Hello, John.

thank you very much for the trouble you have taken with your answer.
I acknowlege that our script
is not the same as the example in "Programming Perl".  We really need
to have the leading bash code there to choose what directory to execute
Perl from.  My question is still, is there a way to have that leading
bash code and still have emacs see the file as a Perl script.

I agree the documentation you've quoted does not say that it's
possible.  I just thought that the example in "Programming Perl"
suggested there ought to be a way to do it.  I've been guessing
and trying different combinations, since there is no explicit
rule or example.    If I try
        #!/bin/bash -- # -*- perl -*- -x

Perl gives the error message
        Can't emulate -x on #! line.

The documentation you've quoted does not say explicitly that it's
possible to construct this sort of script and have emacs recognize it.
Perhaps it isn't.  Do you know whether it is possible, and if so,
how to do it?

Please note, I am not an emacs user.  The emacs user in question
doesn't know how to do this, either.

thanks again,
--Marilyn

PS You've made some useful suggestions in the code below and also
   asked why I've done things certain ways.  I've inserted answers.

On Oct 29, 2005, at 3:51 AM, John W. Krahn wrote:

Marilyn Sander wrote:
Not sure how much of a beginner question this is.  I've been searching
mail archives and can't find anything about it. I've embarrassed myself
by giving advice based on my reading of the Camel book, but the advice
doesn't work.

In the "Camel" book "Programming Perl", Chapter 19 is a chapter on using
the Perl command line.  One example there is to use

#!/bin/sh -- # -*- perl -*-
eval 'exec perl -S $0 ${1+"$@"}'
    if 0;

The explanation says that the presence of -*- perl -*- on the
shebang line causes perl not to pay attention to that line,
but does cause emacs to treat the script as a perl file.

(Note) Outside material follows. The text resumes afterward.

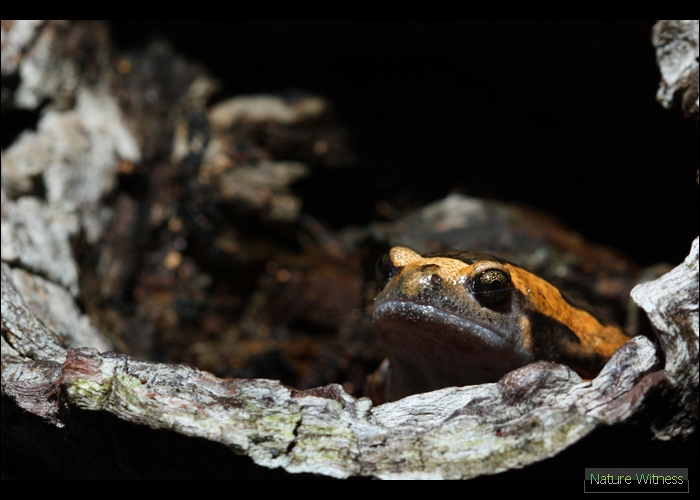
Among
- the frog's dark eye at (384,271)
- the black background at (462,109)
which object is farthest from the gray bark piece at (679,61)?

That is not exactly what the book says.

<QUOTE>
Parsing of #! switches starts from where "perl" is first mentioned in the line. The sequences "-*" and "- " are specifically ignored for the benefit of
emacs users, so that, if you're so inclined, you can say:

    #!/bin/sh -- # -*- perl -*- -p
    eval 'exec perl -S $0 ${1+"$@"}'
        if 0;

and Perl will see only the -p switch. The fancy "-*- perl -*-" gizmo tells emacs to start up in Perl mode; you don't need it you don't use emacs. The -S
mess is explained later under the description of that switch.
</QUOTE>

What that means is that the system sees that the first two characters are '#!' and feeds the script to the program following those two characters, in this case the Bourne shell. The shell reads the first line and deals with any switches following the program name (the first switch "--" means turn off further switch processing) then runs the code on the second and subsequent lines. The second line runs perl with the name of the current script ($0) as the perl program and the rest of the command line (${1+"$@"}) as arguments to that program. When perl reads the script it sees 'perl' on the first line and
processes every thing after that (-*- -p) as switches for perl.


But we'd like to be able to use sh or bash to locate one of
several okay versions of Perl.  The path to Perl differs depending
on what installation it is run in.  We cannot just use the user's path
or environment, because these scripts are used in strictly-managed
configuration management/QA/build/release processes.  Each one has
to use a particular version and installation of Perl and no other.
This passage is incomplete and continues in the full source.